In a video she posted while running for re-election last month, Ms. Cheney used the kind of high-pitched language she has often resorted to since breaking up with her party last year, invoking the distinctive meaning of the western honor of his state, and perhaps by preview. what it can offer voters in 2024.

“In Wyoming, we know what it means to ride for the brand,” Ms. Cheney said. “We live in the greatest nation God has ever created, and our mark is the Constitution of the United States.”

Ms. Cheney has made little secret of the fact that she considers her work on the January 6 panel historic, and the political price she has paid for it.

“While listening to some of my colleagues and others who think that the way to respond to this research is with politics and partisanship, these people are not acting in a healthy way for the country,” he said in an interview. with The Dispatch earlier this week. “And if we really want to understand why January 6 is a line that can never be crossed again, then we really need to put politics and partisanship aside and say what happened.”

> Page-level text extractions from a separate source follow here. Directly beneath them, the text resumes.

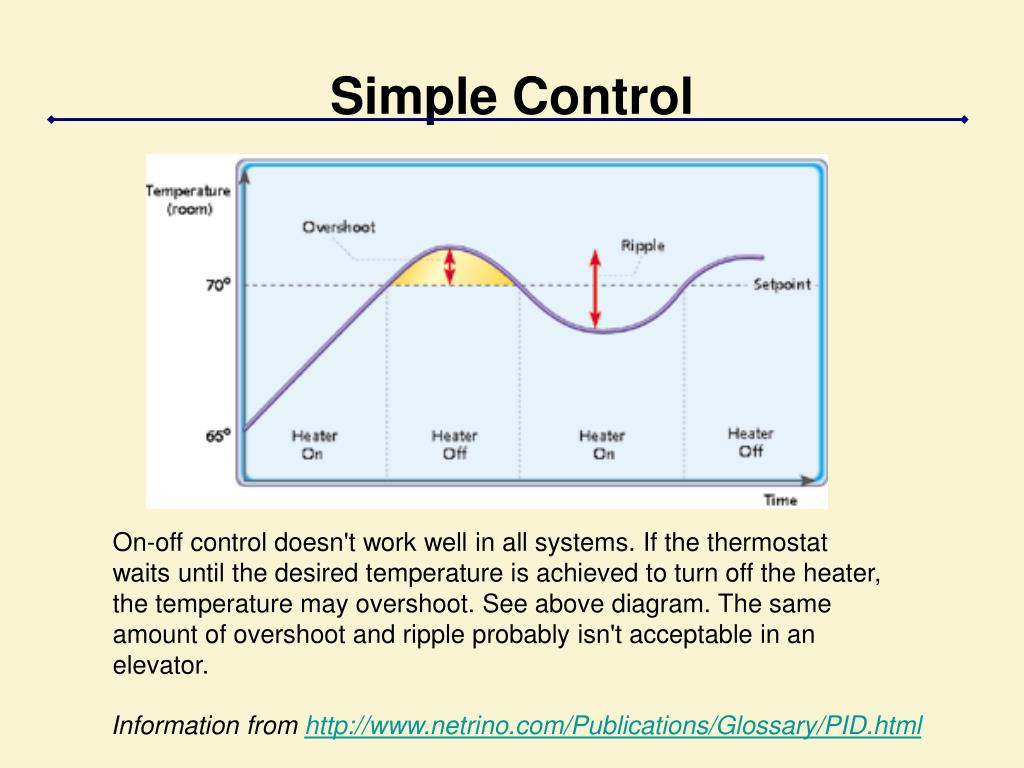 Simple Control

Temperature (room)

Overshoot

Ripple

70°

Setpoint

65°

Heater On

Heater Off

Heater On

Heater Off

Time

On-off control doesn't work well in all systems. If the thermostat waits until the desired temperature is achieved to turn off the heater, the temperature may overshoot. See above diagram. The same amount of overshoot and ripple probably isn't acceptable in an elevator.

Information from http://www.netrino.com/Publications/Glossary/PID.html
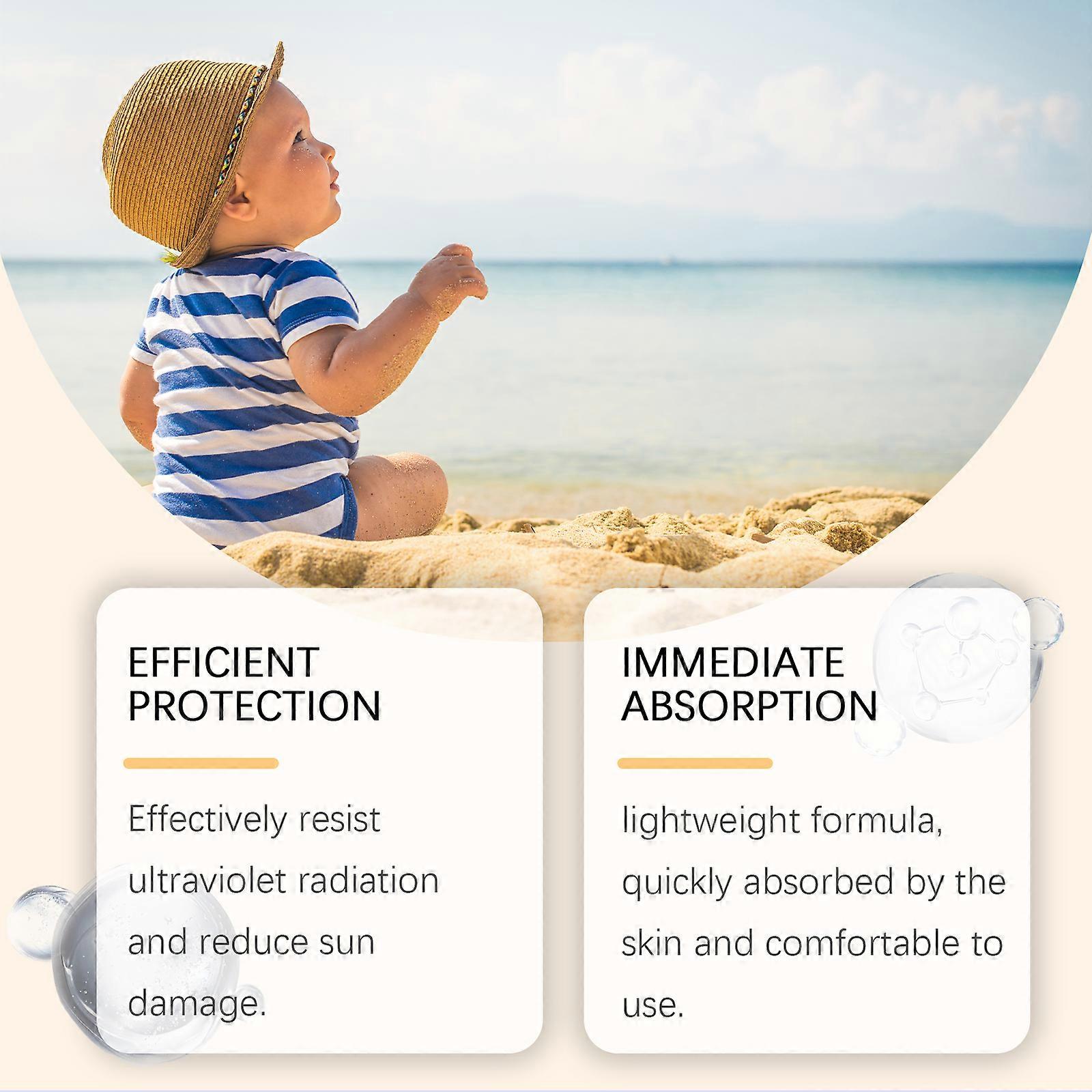 EFFICIENT PROTECTION

Effectively resist ultraviolet radiation and reduce sun damage.

IMMEDIATE ABSORPTION

lightweight formula, quickly absorbed by the skin and comfortable to use.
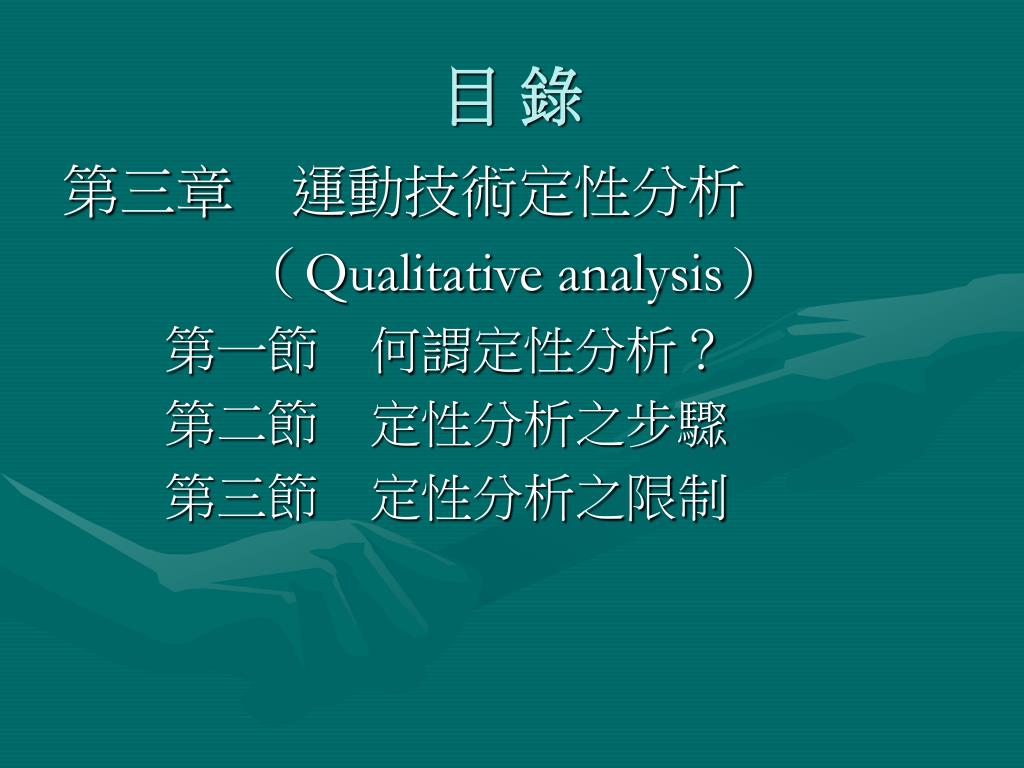 目 錄

第三章　運動技術定性分析
（Qualitative analysis）

第一節　何謂定性分析？
第二節　定性分析之步驟
第三節　定性分析之限制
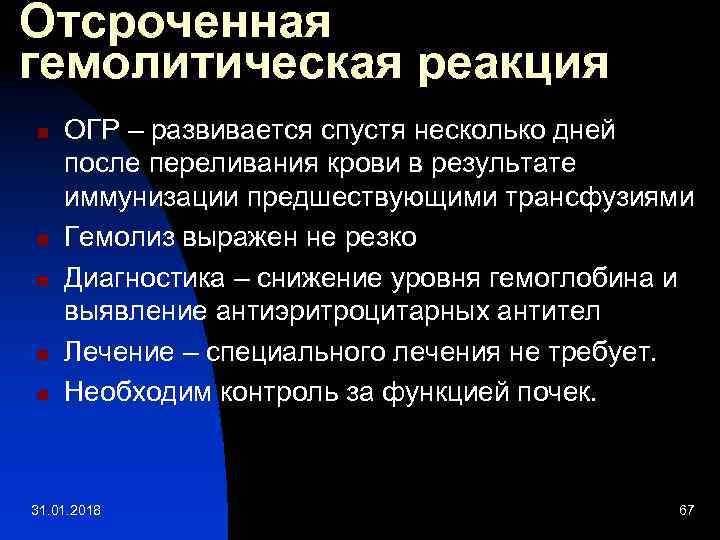 Отсроченная гемолитическая реакция

ОГР – развивается спустя несколько дней после переливания крови в результате иммунизации предшествующими трансфузиями

Гемолиз выражен не резко

Диагностика – снижение уровня гемоглобина и выявление антиэритроцитарных антител

Лечение – специального лечения не требует.

Необходим контроль за функцией почек.

31.01.2018

67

On Thursday, she was accompanied all day by one of Mr.’s old friends. Cheney, David Hume Kennerly, the famous photographer who forged a relationship with the future vice president when they both served in the White House of President Gerald Ford, Mr. Cheney as Chief of Staff and Mr. Kennerly as official photographer.

Mr. Kennerly, who remains close to the family, has appeared, camera in hand, on other momentous days for Mrs. Cheney, including last year when she was removed from her leadership position by her fellow Republicans.